*WHAT YOU NEED TO DO*:
• 1. Name every songwriter credited in the passage about the song "Who Needs You Baby."
• 2. Render this sentence from the passage about the song "Who Needs You Baby" in French: "'Who Needs You Baby' is a song co-written and recorded by American country music artist Clay Walker."

Single by Clay Walker

from the album Hypnotize the Moon
- B-side: "Where Were You"
- Released: September 12, 1995
- Recorded: 1995
- Genre: Country
- Length: 2:48
- Label: Giant
- Songwriter(s): Clay Walker Kim Williams Randy Boudreaux
- Producer(s): James Stroud

Clay Walker singles chronology
| "My Heart Will Never Know" (1995) | "Who Needs You Baby" (1995) | "Hypnotize the Moon" (1996) |

= Who Needs You Baby =

"Who Needs You Baby" is a song co-written and recorded by American country music artist Clay Walker. It was released in September 1995 as the lead-off single to his album Hypnotize the Moon. It peaked at #2 in both the United States and Canada. The song was written by Walker, Kim Williams and Randy Boudreaux.

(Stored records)
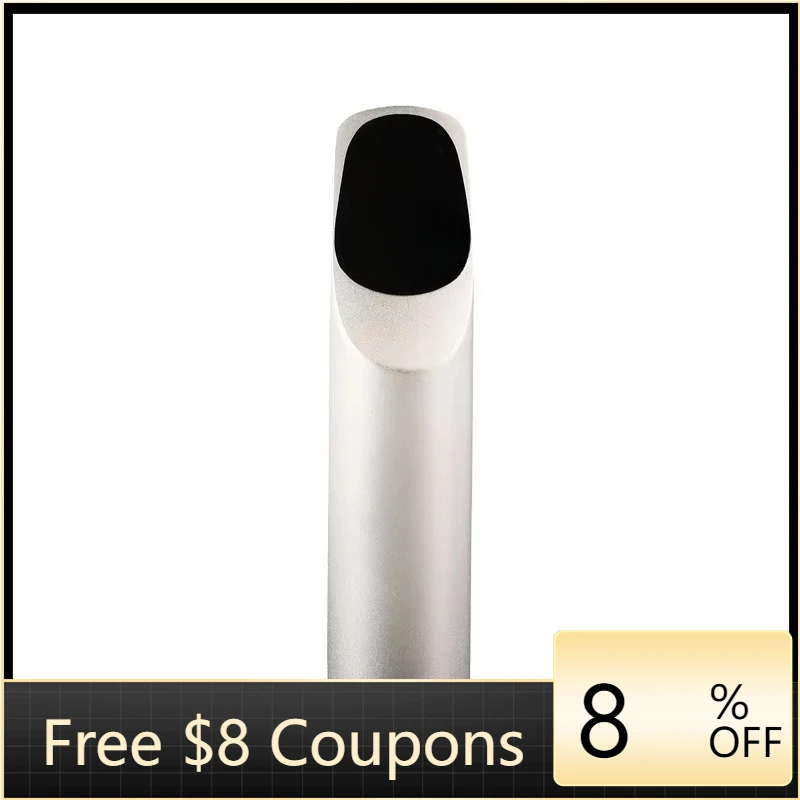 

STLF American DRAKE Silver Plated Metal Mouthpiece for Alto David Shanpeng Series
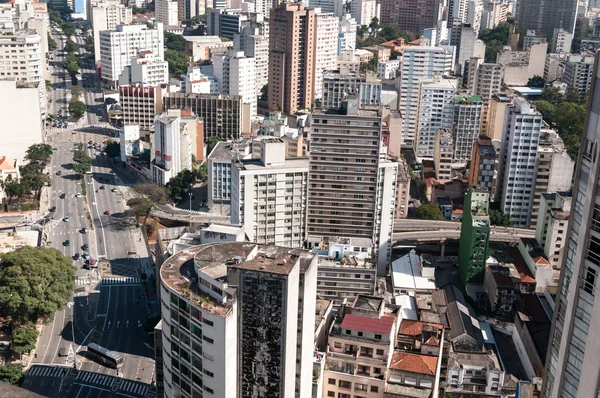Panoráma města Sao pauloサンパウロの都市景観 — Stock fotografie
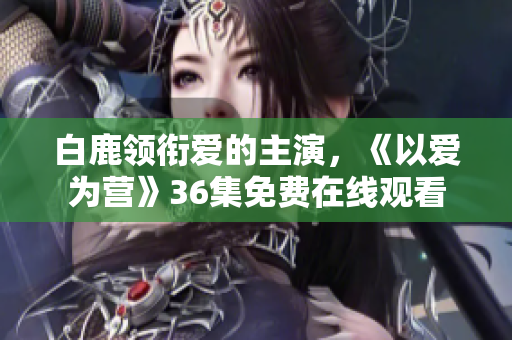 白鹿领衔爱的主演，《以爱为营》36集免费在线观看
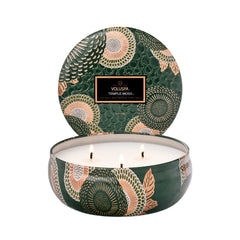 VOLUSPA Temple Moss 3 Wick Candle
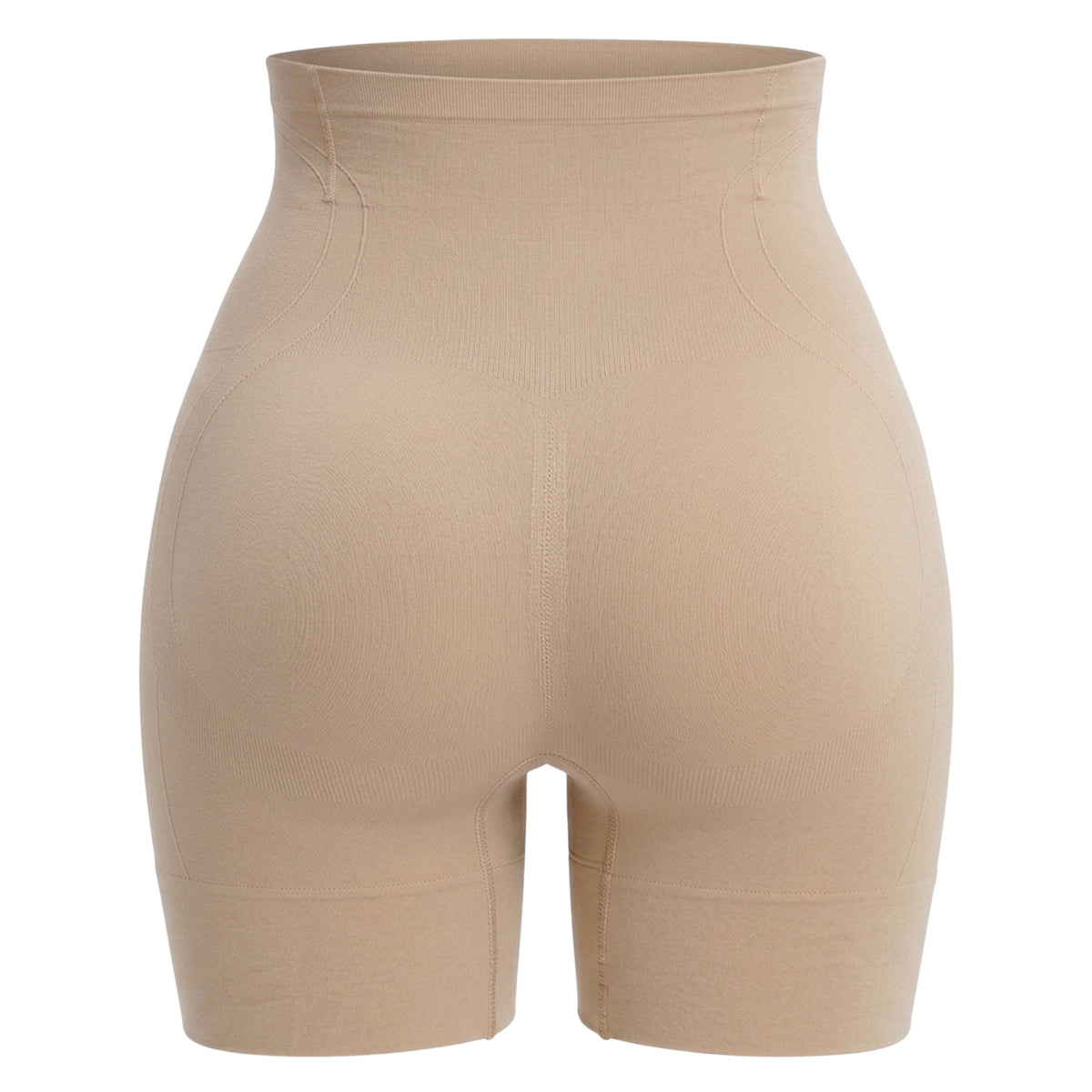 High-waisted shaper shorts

*ANSWERS BY ITEM NUMBER*:
• 1. Clay Walker, Kim Williams, Randy Boudreaux

• 2. « Who Needs You Baby » est une chanson coécrite et enregistrée par l'artiste américain de musique country Clay Walker.